**Supplied passage**.
--------------------------------

What was the most challenging aspect of starting up the initiative?

The biggest challenge has been socializing an entirely new approach to a mature and slow moving industry that has an incumbency of middlemen with little to no incentive for significant change. That and quieting the raucous rhetoric around the need for massive Patent legislation reform by the largest technology firms. The truth is by allowing the market for commercializing IP and patents to mature on its own much of the current day issues with patent trolls and their operating models will wane as new innovation like idealAsset takes hold and obviates that business model.


What advice do you have for entrepreneurs?

Most entrepreneurs recognize the need to protect their ideas through patenting, or copyright or simply trade secret efforts (keeping their secret sauce, well, secret).  That said they look at this effort as a tactical effort with a specific start/stop timeframe.  Investors tend to check the box with asking if start-ups have protected their ideas.

Innovation and intellectual property is a cornerstone strategy to any eager start-ups success.

Markets are dynamic, R&D expenditures in the US are nearly $2.0 Trillion, yes with a T so people and corporations are inventing all day, every day.  Keeping tabs on innovation and new ideas should be as routine as your quarterly financials; finding and partnering with IP service providers can help keep a successful start-up out of (operating) trouble for years to come.

--------------------------------

**Exercise instructions**.
A – Name every means the interview about patents and start-ups gives for entrepreneurs to protect their ideas.
B – Extend the interview about patents and start-ups past its final sentence.

**Data below**.
--------------------------------

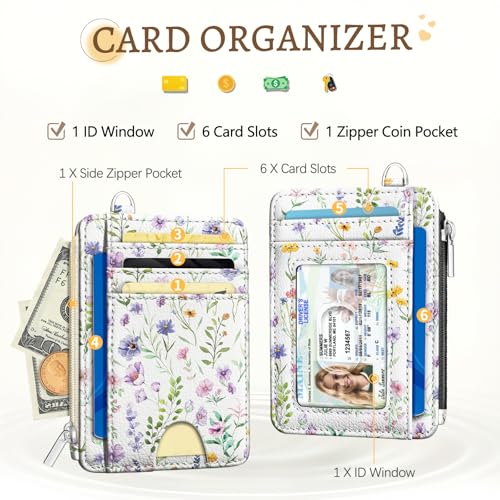 Image of Kelvoris Flowers Credit Card Holder Small Wallet Women, Slim RFID Keychain | Keychain, Zipper Coin Pocket, Front Pocket Thin Travel Card Case, Minimalist, 6 Card Slots, 1 ID Window, Ladies Gifts Woman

--------------------------------

**Numbered responses**.
A –
- Patenting
- Copyright
- Trade secret efforts

B –
What Austin-based resource have you found to be the most helpful and why?
1)    
           There is a very experienced ecosystem of IP service providers to help entrepreneurs and start-ups with their IP initiatives IP centric law firms, investors, commercialization partners: Dubois, Bryant, Campbell for IP prosecution, AcclaimIP for patent assessment and analytics, dozens of IP brokers with access to the worlds best IP from leading corporations.

2)     Outsource development firms like Calavista Software which I have used in 3 of my last start-ups. While they appear slightly more expensive than hiring your own internal development team they have vast project/start-up experience and their development success rate (on time/on budget/as envisioned product) exceeds 90%; 100% for my companies.  They are simply a more capital efficient expenditure when weighing FCS risk to cost ratios.